A configuration fragment file is used to slightly modify the default Busybox config supplied with Buildroot:

• Add blkdiscard (so you can easily wipe your uSD card while experimenting)
• Remove watchdog utility from busybox (handled by systemd)
• Remove klogd/syslogd (logging handled by systemd journald)

U-Boot

The U-Boot configuration leverages the default rpi_arm64 configuation provided by upstream. A configuration fragment file is used to override a few options:

• Store environment on the mmc device
• Enable redundant copies of the environment
• Increase environment size to 32K
• Enable squashfs support needed for rescue partition

Notes

The RPi firmware loads and modifies the device tree based on the contents of the config.txt file. The original device-tree file may not boot without some of these changes (eg: the dma-ranges property for the emmc controller is different between the BCM2711 C0T stepping revisions).

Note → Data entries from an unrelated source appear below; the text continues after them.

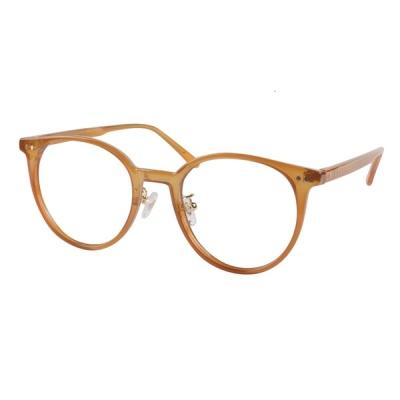 BIJOU RT3033 C3 블루라이트차단 남녀공용 안경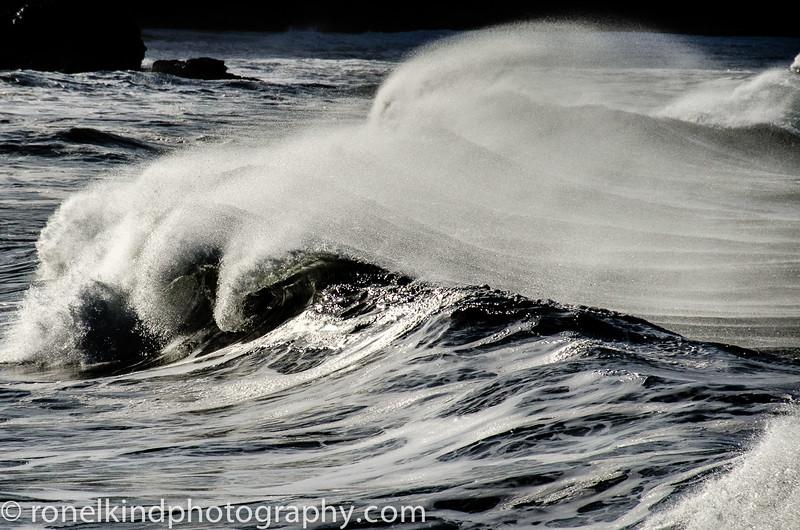 Ocean Waves-0110.jpg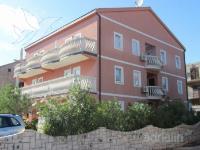 Holiday home 157087 - code 151595 - Apartments Stari Grad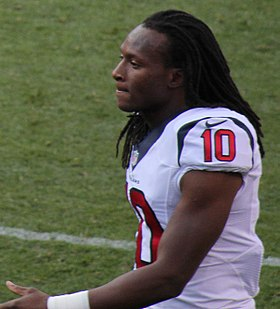 DeAndre Hopkins.JPG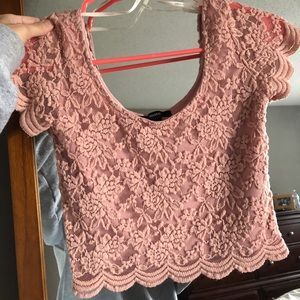 Lacey Pink Crop Top with Shawl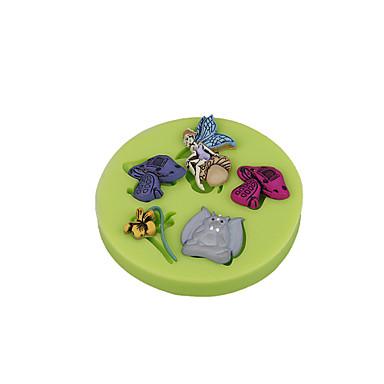 Flor, conto de fadas, cogumelo, silicone, sugarcraft, molde, fondant, bolo, decoração, ferramentas, chocolate, cupcake, cor, aleatório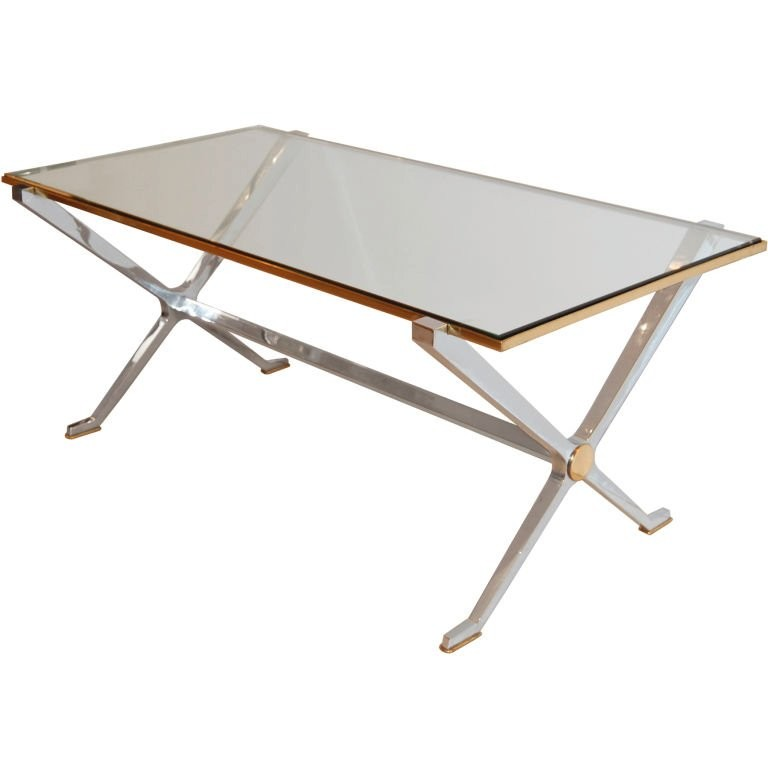 French Steel and Brass Coffee Table with Glass Top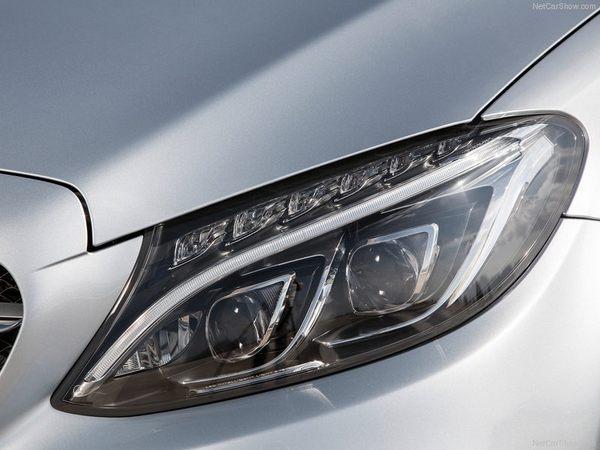 Mercedes-Benz-C-Class_2015_800x600_wallpaper_71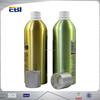 Non alcoholic bottle drink wholesale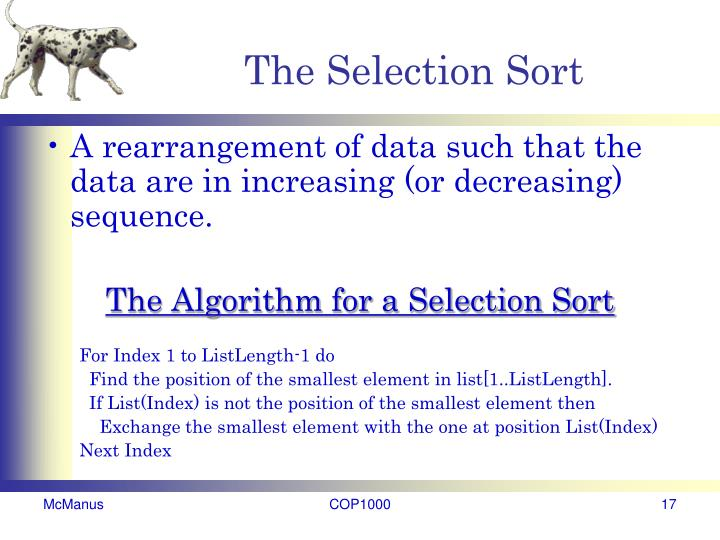 The Selection Sort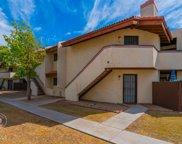 16402 N 31st Street Unit #221, Phoenix image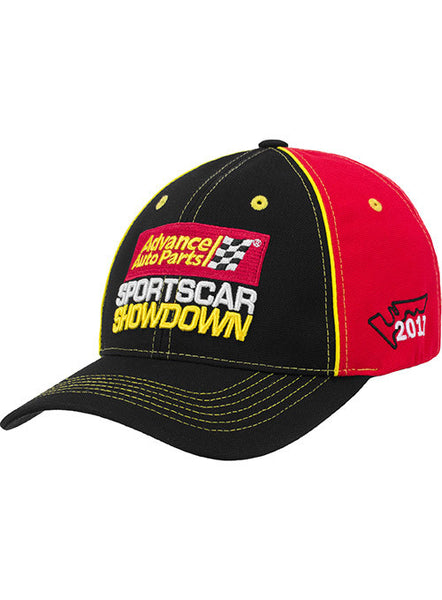 2017 IMSA Sportscar Showdown Hat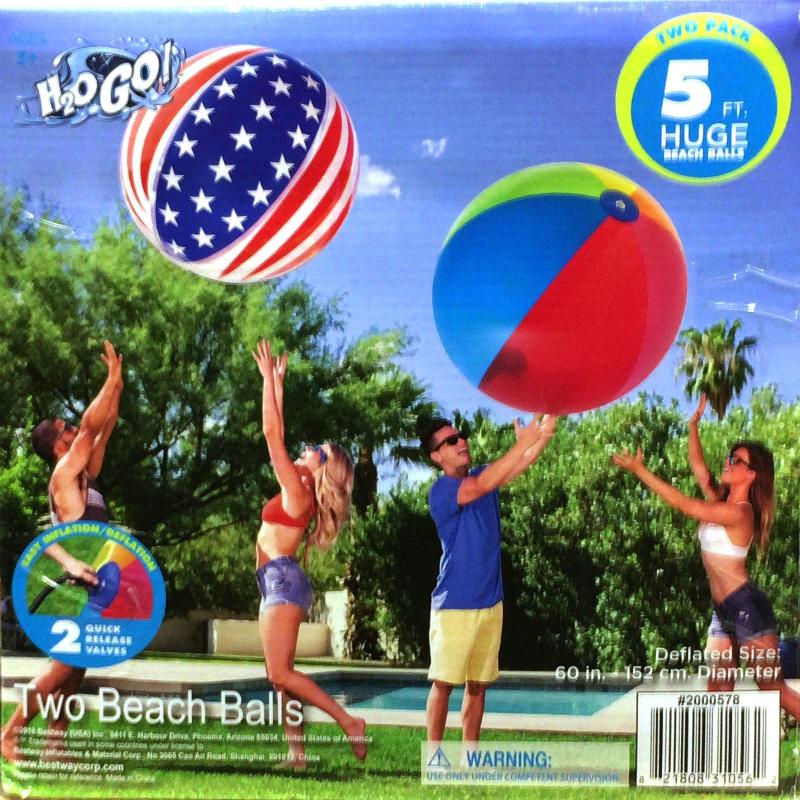 [1]が投稿したBESTWAY H2OGO! ビーチボール2個セットの写真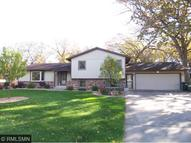 521 Shady Ridge Road Nw Hutchinson MN, 55350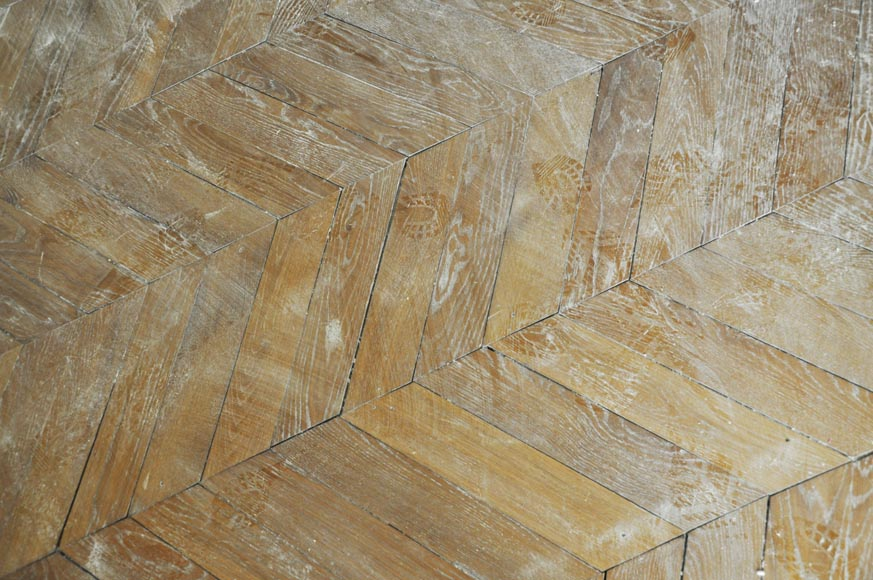 Set of Hungarian Point de Hongrie oak parquet flooring.-1
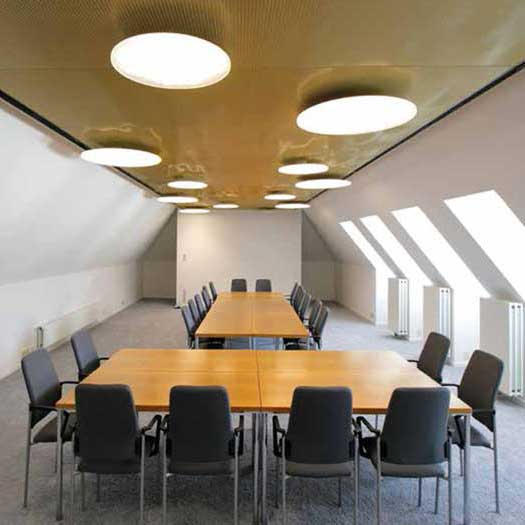 Gold-anodized aluminum mesh ceiling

The RPi firmware uses more than just cmdline.txt to construct the kernel command line. If you do not duplicate these entries, your system may not boot (eg: the rootwait parameter is required when booting from emmc). To make it easy to modify the kernel command line without having to update the boot loader, the U-Boot script looks for a /boot/uEnv.txt file on the rootfs partition selected by the RAUC logic (either A, B, or Rescue) and supports the following two environment variables to control the kernel command line:

• bootargs_force: If set, this overrides the bootargs_default value set in the U-Boot environment. The RAUC arguments (root and rauc.slot) are appended to generate the final kernel command line.
• bootargs_extra: If set, the contents are appended to bootargs_default before the RAUC arguments. Ignored if bootargs_force is set.

The easiest way to determine exactly what the firmware is doing is to boot using the firmware provided settings (fdt blob at ${fdt_addr} with no bootargs specified by U-Boot), examine the run-time system that results, and compare with the original source files.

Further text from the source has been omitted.